(Graph interpretation data)
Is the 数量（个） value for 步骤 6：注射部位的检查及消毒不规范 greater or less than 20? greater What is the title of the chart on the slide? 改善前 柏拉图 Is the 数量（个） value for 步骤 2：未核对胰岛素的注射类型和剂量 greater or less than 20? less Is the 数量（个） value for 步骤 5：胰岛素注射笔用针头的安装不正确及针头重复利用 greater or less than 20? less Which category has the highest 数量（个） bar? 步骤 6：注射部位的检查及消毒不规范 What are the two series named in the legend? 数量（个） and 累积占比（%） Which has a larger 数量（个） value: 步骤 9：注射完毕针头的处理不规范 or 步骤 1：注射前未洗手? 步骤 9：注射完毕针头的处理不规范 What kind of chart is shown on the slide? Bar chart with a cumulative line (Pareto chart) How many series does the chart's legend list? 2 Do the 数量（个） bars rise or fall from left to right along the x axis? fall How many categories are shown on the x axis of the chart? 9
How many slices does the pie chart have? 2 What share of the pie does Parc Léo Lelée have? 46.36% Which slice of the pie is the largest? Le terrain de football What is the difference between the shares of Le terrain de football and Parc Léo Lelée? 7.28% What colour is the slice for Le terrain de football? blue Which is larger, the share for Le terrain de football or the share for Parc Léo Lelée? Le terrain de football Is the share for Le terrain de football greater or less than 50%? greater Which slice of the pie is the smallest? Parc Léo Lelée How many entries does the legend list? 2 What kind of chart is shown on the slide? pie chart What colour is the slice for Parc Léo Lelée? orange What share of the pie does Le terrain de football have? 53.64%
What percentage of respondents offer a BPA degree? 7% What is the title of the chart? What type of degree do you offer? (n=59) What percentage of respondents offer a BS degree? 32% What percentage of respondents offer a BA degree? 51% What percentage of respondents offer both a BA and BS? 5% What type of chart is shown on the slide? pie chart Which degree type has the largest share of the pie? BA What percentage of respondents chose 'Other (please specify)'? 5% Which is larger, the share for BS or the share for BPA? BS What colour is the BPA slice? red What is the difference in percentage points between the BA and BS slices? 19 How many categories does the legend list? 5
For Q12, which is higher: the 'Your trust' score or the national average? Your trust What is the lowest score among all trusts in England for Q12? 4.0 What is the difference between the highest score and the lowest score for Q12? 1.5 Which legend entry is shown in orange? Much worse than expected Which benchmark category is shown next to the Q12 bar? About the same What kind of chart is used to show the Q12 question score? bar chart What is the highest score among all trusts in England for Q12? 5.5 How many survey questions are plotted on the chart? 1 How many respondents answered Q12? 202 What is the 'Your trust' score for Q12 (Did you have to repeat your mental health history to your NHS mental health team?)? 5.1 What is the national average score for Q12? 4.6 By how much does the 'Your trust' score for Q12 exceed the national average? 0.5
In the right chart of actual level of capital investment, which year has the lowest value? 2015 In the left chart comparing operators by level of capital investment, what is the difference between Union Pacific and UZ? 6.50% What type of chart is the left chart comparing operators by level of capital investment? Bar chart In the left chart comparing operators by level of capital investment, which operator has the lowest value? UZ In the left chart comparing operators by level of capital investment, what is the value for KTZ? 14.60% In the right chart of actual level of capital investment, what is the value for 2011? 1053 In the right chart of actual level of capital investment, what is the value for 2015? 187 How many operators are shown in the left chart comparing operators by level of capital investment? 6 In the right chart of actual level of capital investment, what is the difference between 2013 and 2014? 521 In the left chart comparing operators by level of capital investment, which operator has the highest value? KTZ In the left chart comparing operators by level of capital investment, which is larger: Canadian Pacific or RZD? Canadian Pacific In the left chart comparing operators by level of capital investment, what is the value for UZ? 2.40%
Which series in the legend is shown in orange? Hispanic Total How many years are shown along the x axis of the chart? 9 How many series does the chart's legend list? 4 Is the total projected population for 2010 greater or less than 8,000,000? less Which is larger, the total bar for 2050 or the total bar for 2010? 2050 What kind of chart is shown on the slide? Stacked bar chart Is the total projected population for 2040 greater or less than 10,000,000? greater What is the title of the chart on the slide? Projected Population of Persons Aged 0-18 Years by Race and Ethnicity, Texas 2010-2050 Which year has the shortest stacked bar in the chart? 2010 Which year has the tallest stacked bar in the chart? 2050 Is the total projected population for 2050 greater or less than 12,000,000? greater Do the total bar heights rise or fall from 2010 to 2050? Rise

» Assigned task: Return every one of the records above word for word, line by line, with nothing changed.

» Task output:
Is the 数量（个） value for 步骤 6：注射部位的检查及消毒不规范 greater or less than 20? greater What is the title of the chart on the slide? 改善前 柏拉图 Is the 数量（个） value for 步骤 2：未核对胰岛素的注射类型和剂量 greater or less than 20? less Is the 数量（个） value for 步骤 5：胰岛素注射笔用针头的安装不正确及针头重复利用 greater or less than 20? less Which category has the highest 数量（个） bar? 步骤 6：注射部位的检查及消毒不规范 What are the two series named in the legend? 数量（个） and 累积占比（%） Which has a larger 数量（个） value: 步骤 9：注射完毕针头的处理不规范 or 步骤 1：注射前未洗手? 步骤 9：注射完毕针头的处理不规范 What kind of chart is shown on the slide? Bar chart with a cumulative line (Pareto chart) How many series does the chart's legend list? 2 Do the 数量（个） bars rise or fall from left to right along the x axis? fall How many categories are shown on the x axis of the chart? 9
How many slices does the pie chart have? 2 What share of the pie does Parc Léo Lelée have? 46.36% Which slice of the pie is the largest? Le terrain de football What is the difference between the shares of Le terrain de football and Parc Léo Lelée? 7.28% What colour is the slice for Le terrain de football? blue Which is larger, the share for Le terrain de football or the share for Parc Léo Lelée? Le terrain de football Is the share for Le terrain de football greater or less than 50%? greater Which slice of the pie is the smallest? Parc Léo Lelée How many entries does the legend list? 2 What kind of chart is shown on the slide? pie chart What colour is the slice for Parc Léo Lelée? orange What share of the pie does Le terrain de football have? 53.64%
What percentage of respondents offer a BPA degree? 7% What is the title of the chart? What type of degree do you offer? (n=59) What percentage of respondents offer a BS degree? 32% What percentage of respondents offer a BA degree? 51% What percentage of respondents offer both a BA and BS? 5% What type of chart is shown on the slide? pie chart Which degree type has the largest share of the pie? BA What percentage of respondents chose 'Other (please specify)'? 5% Which is larger, the share for BS or the share for BPA? BS What colour is the BPA slice? red What is the difference in percentage points between the BA and BS slices? 19 How many categories does the legend list? 5
For Q12, which is higher: the 'Your trust' score or the national average? Your trust What is the lowest score among all trusts in England for Q12? 4.0 What is the difference between the highest score and the lowest score for Q12? 1.5 Which legend entry is shown in orange? Much worse than expected Which benchmark category is shown next to the Q12 bar? About the same What kind of chart is used to show the Q12 question score? bar chart What is the highest score among all trusts in England for Q12? 5.5 How many survey questions are plotted on the chart? 1 How many respondents answered Q12? 202 What is the 'Your trust' score for Q12 (Did you have to repeat your mental health history to your NHS mental health team?)? 5.1 What is the national average score for Q12? 4.6 By how much does the 'Your trust' score for Q12 exceed the national average? 0.5
In the right chart of actual level of capital investment, which year has the lowest value? 2015 In the left chart comparing operators by level of capital investment, what is the difference between Union Pacific and UZ? 6.50% What type of chart is the left chart comparing operators by level of capital investment? Bar chart In the left chart comparing operators by level of capital investment, which operator has the lowest value? UZ In the left chart comparing operators by level of capital investment, what is the value for KTZ? 14.60% In the right chart of actual level of capital investment, what is the value for 2011? 1053 In the right chart of actual level of capital investment, what is the value for 2015? 187 How many operators are shown in the left chart comparing operators by level of capital investment? 6 In the right chart of actual level of capital investment, what is the difference between 2013 and 2014? 521 In the left chart comparing operators by level of capital investment, which operator has the highest value? KTZ In the left chart comparing operators by level of capital investment, which is larger: Canadian Pacific or RZD? Canadian Pacific In the left chart comparing operators by level of capital investment, what is the value for UZ? 2.40%
Which series in the legend is shown in orange? Hispanic Total How many years are shown along the x axis of the chart? 9 How many series does the chart's legend list? 4 Is the total projected population for 2010 greater or less than 8,000,000? less Which is larger, the total bar for 2050 or the total bar for 2010? 2050 What kind of chart is shown on the slide? Stacked bar chart Is the total projected population for 2040 greater or less than 10,000,000? greater What is the title of the chart on the slide? Projected Population of Persons Aged 0-18 Years by Race and Ethnicity, Texas 2010-2050 Which year has the shortest stacked bar in the chart? 2010 Which year has the tallest stacked bar in the chart? 2050 Is the total projected population for 2050 greater or less than 12,000,000? greater Do the total bar heights rise or fall from 2010 to 2050? Rise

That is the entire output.